In the passage on the history of English, change "settlers" to "migrants" and write out everything from "English is a" down to "and the Netherlands." with that swap made.

**PASSAGE SHOWN:**

╭──

English is a West Germanic language that originated from Anglo-Frisian dialects brought to Britain in the mid 5th to 7th centuries AD by Germanic invaders and settlers from what is now northwest Germany, west Denmark and the Netherlands.

The Old English of the Anglo-Saxon era developed into Middle English, the language as spoken between the Norman Conquest and the late 15th century. A significant influence on the shaping of Middle English came from contact with the North Germanic languages spoken by the Scandinavians who conquered and colonised parts of Britain during the 8th and 9th centuries; this contact led to much lexical borrowing and grammatical simplification. Another important influence came from the conquering Normans, who spoke a form of French called Old Norman, which in Britain developed into Anglo-Norman. Many Norman and French loanwords entered the language in this period, especially in vocabulary related to the church, the court system and the government. The system of orthography that became established during the Middle English period is by and large still in use today – later changes in pronunciation, however, combined with the adoption of various foreign spellings, mean that the spelling of modern English words appears highly irregular.

╰──

**RECORD EXTRACTS:**

╭──

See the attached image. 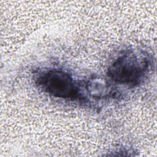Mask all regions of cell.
<instances>
[{
  "label": "cell",
  "mask_w": 157,
  "mask_h": 157,
  "mask_svg": "<svg viewBox=\"0 0 157 157\" xmlns=\"http://www.w3.org/2000/svg\"><path fill=\"white\" fill-rule=\"evenodd\" d=\"M153 68L152 55L136 48L120 51L108 64L107 76L113 83L134 88L149 77Z\"/></svg>",
  "instance_id": "6da1fadb"
},
{
  "label": "cell",
  "mask_w": 157,
  "mask_h": 157,
  "mask_svg": "<svg viewBox=\"0 0 157 157\" xmlns=\"http://www.w3.org/2000/svg\"><path fill=\"white\" fill-rule=\"evenodd\" d=\"M34 82L40 90L55 98L88 102L83 80H78L63 69L45 67L39 69L34 74Z\"/></svg>",
  "instance_id": "7a4b0ae2"
}]
</instances>
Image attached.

╰──

**RESULT OF THE EXERCISE:**
English is a West Germanic language that originated from Anglo-Frisian dialects brought to Britain in the mid 5th to 7th centuries AD by Germanic invaders and migrants from what is now northwest Germany, west Denmark and the Netherlands.